[size=3]With the Graham/Shiller PE-10 (or CAPE) Ratio at 30.09, Stocks Certainly Aren’t Cheap[/size]
This chart shows the Graham/Shiller 10-Year S&P 500 CAPE Ratio for 1871-to-June 22, 2019:
You can see that at a level of 30.09 (designated by the red dot on the far right), the S&P 500 remains at a valuation that is higher than at nearly any prior time in the last 148 years. That’s significant!
While prices shot up sharply higher, to a CAPE-10 of about 44 at the peak of the dot-com bubble in 2000, they reverted sharply back to their mean as stocks sold off -50% in 2001-2003 and then again by -56% from 2007-2009. Most recently, CAPE-10 series had returned to a high of 33.31 on January 1, 2018. Valuations dropped a bit as prices came down throughout the 2018 turbulence but have generally been flat for the last 18 months, in a narrow (and high) CAPE range of 28 to 33.
VALUATIONS CAN’T BE USED FOR TIMING…
High valuations do not mean that there is an immediate danger in the market of a downturn. To the contrary, valuations are a notoriously weak timing signal to identify when the next selloff will occur.

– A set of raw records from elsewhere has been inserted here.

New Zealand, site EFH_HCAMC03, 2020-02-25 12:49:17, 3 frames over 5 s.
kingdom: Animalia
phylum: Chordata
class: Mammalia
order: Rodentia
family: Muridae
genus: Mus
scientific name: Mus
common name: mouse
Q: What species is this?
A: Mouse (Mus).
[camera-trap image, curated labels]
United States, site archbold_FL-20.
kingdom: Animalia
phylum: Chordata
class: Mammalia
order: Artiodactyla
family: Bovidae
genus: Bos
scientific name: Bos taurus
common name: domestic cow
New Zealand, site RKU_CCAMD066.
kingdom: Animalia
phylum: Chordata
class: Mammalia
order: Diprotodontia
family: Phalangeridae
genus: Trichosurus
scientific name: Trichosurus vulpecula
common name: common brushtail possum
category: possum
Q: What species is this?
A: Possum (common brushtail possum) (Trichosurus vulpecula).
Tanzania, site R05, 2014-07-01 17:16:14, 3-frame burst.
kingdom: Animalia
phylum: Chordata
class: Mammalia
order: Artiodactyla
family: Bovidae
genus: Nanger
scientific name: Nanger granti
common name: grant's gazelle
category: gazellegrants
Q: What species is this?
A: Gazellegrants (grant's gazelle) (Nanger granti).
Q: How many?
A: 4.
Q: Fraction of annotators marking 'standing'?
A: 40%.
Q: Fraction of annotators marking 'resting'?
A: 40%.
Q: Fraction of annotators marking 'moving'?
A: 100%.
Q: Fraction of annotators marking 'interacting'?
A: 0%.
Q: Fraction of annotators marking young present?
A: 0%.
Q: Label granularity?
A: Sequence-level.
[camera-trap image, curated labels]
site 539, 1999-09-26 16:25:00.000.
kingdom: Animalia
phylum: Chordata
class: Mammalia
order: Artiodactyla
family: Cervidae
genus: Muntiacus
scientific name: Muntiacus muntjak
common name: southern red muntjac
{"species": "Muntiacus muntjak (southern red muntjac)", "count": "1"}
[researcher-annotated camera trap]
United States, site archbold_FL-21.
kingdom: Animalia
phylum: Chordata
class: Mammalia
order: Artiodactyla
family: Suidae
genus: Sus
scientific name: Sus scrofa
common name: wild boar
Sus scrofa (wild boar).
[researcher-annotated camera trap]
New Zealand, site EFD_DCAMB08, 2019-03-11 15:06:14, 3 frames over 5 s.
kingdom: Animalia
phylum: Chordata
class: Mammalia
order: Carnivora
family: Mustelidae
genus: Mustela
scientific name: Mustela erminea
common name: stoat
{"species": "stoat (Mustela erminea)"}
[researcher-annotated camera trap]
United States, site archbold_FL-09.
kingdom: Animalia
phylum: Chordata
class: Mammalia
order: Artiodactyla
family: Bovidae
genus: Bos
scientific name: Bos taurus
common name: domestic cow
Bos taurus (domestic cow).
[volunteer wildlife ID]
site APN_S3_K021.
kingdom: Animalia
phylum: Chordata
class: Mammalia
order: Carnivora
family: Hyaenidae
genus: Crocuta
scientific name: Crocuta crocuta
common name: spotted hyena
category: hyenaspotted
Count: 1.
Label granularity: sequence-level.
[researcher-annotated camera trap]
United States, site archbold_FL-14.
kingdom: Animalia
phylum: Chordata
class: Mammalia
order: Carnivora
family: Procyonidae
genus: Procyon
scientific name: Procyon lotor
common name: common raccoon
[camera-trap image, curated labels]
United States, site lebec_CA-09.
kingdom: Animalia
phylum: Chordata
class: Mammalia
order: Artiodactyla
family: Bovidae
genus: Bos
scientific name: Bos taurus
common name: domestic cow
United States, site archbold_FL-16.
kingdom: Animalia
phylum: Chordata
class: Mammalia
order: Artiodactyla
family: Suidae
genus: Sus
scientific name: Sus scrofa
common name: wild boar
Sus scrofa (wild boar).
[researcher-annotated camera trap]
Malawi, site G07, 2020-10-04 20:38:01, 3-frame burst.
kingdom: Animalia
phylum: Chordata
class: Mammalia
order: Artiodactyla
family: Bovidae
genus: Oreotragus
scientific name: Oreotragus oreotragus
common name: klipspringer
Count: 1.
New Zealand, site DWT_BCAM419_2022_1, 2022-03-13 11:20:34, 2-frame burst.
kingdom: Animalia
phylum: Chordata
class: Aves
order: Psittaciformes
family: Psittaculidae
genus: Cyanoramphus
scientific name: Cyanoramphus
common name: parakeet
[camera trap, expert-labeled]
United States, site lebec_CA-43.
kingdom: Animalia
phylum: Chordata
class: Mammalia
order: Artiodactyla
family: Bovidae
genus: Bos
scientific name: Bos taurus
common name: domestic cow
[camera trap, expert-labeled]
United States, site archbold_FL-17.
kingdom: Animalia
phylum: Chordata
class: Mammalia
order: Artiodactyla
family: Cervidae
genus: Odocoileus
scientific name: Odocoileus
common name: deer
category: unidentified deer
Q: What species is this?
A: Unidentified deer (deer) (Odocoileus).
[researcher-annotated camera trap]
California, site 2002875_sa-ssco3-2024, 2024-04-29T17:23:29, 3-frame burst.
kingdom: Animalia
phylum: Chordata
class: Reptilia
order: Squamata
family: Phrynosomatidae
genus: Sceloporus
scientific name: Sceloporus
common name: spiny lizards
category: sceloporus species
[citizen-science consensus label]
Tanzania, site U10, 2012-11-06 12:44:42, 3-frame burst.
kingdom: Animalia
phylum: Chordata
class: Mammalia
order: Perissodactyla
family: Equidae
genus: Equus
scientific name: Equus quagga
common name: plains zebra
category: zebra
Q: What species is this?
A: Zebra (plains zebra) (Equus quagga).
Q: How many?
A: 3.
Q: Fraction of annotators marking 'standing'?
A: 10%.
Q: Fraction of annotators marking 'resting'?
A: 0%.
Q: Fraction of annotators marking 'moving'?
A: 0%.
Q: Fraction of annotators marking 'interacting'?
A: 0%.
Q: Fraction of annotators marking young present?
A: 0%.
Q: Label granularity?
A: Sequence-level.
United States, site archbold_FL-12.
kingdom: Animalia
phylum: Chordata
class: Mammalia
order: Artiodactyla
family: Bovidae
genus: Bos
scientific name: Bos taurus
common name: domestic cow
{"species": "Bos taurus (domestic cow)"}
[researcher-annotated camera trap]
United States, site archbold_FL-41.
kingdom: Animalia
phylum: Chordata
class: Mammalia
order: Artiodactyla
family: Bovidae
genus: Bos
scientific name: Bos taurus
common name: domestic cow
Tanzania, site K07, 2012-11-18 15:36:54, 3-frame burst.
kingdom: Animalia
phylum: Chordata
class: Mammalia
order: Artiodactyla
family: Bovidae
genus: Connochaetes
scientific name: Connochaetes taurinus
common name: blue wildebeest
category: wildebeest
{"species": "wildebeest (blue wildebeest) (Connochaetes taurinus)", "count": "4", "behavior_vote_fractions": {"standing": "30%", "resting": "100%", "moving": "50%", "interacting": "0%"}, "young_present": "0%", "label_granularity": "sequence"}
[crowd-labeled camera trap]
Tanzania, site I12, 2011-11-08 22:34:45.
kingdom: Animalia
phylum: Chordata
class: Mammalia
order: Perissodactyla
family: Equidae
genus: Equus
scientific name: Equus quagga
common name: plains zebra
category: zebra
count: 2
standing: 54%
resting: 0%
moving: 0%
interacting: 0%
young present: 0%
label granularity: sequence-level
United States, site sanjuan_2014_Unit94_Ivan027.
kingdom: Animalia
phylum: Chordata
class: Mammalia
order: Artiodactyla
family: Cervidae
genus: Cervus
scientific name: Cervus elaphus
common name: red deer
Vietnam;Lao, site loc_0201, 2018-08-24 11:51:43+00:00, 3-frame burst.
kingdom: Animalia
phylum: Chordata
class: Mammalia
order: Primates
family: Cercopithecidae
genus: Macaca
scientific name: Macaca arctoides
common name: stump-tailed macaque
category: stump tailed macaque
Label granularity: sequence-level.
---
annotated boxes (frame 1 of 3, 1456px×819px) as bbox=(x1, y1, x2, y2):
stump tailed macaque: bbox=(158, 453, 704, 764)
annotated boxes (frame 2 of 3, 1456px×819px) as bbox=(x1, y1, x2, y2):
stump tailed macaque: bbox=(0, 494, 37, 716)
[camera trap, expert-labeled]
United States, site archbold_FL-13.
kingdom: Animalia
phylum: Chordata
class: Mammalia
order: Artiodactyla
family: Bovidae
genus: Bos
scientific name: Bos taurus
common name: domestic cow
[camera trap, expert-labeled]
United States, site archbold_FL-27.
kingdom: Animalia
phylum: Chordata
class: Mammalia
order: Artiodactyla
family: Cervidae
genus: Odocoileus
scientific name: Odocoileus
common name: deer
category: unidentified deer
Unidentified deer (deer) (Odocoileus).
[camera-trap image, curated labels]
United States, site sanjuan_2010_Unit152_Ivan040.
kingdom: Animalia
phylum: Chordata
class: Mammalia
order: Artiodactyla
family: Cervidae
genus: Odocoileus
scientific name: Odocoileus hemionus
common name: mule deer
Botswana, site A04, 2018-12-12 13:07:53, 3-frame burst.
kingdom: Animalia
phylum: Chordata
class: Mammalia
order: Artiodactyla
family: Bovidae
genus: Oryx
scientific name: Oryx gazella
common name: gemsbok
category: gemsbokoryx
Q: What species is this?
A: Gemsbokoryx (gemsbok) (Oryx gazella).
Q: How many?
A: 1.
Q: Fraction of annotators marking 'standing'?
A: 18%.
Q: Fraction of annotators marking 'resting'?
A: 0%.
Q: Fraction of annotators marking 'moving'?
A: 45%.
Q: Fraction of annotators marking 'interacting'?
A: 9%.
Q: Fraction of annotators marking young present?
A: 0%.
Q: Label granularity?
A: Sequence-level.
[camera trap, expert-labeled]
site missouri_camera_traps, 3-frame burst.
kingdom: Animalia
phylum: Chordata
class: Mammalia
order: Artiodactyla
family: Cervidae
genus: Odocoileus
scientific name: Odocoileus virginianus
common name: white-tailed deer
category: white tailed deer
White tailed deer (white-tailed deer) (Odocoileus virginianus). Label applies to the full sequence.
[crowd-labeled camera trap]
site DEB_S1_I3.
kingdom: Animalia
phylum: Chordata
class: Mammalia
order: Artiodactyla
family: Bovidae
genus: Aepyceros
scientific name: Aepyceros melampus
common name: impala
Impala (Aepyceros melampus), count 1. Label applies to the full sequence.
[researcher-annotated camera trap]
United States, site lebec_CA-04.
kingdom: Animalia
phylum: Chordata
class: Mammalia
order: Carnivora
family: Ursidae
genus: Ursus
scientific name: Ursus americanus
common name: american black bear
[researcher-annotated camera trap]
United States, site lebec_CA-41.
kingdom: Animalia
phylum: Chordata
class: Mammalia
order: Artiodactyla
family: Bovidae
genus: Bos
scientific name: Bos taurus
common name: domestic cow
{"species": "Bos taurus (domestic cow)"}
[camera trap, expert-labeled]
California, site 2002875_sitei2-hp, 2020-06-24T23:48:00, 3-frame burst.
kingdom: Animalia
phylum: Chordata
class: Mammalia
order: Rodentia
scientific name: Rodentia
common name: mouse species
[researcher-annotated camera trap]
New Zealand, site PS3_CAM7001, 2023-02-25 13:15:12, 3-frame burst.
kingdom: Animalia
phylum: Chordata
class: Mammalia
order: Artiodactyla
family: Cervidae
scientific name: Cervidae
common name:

…BUT THE RELATIVE LEVEL OF VALUATIONS CAN BE A GUIDE FOR THE SEVERITY OF THE COMING SELLOFF
However, how far valuations are extended above or below the long-term, valuation average (at about 15) can give us an idea of how far stocks will have to move when the inevitable economic slowdown or rally takes place. Historically, the S&P 500 and other indices have always returned to their long-term PE mean at 15. But since 1990, prices and stock’s PEs have remained elevated without a trip into the undervalued territory below 15. Nevertheless, prices and PEs are still returning back to at least the PE Mean level (at 15), despite requiring two efforts over a decade to accomplish the feat.
Mild or moderately high valuations suggest that the end of the business cycle (they haven’t been repealed yet!) will not result in wholesale hysteria and stockbrokers jumping from the buildings in the vicinity of Broad and Wall Street. Mild or moderately extended valuation levels means that stocks don’t have so far to fall when the tide turns and an economic contraction begins.
On the other hand, extreme valuations – such as occurred in 1929, 2000, 2007, and today – means that the pain is going to be widespread and the resulting crash will have a devastating impact on the finances of many investors when the economic downturn occurs. Today’s S&P 500 valuation is actually higher than the level attained in 2007, just before the US Financial Crisis tore a hole in the world economy and we saw the S&P 500 lose -56% in 18 months – requiring 5-1/2 very long years to return back to breakeven!
The following chart shows both the overvalued conditions and the undervalued conditions relative to the long-term, Price/Earnings mean of 15 (dotted-blue centerline). When overvalued conditions became extreme, the dotted red downward arrows show the distance that stocks needed to fall to return to average. When prices became deeply undervalued, the dotted-green upward arrows showed how much was needed in the rally to return to the average. You can see that sometimes this was a two-step process to play out completely, such as the 2000-to-2003 dot-com crash, followed by a few-year break, then another selloff from 2007-to-2009 to complete the process and return (briefly) to the CAPE 15 level – i.e., ‘Ground Zero.’
Notice that since 1990, the CAPE or Shiller-PE-10 Ratio has been well above the long-term, historical average PE of 15. Since 1990, the average CAPE ratio has been closer to 25. Has there been a fundamental change that increased the valuation of corporate stocks in the last 29 years? …Or do you think that the law of averages means that stocks will enter into a new paradigm at some point where they will remain undervalued for an equivalent 29-year period?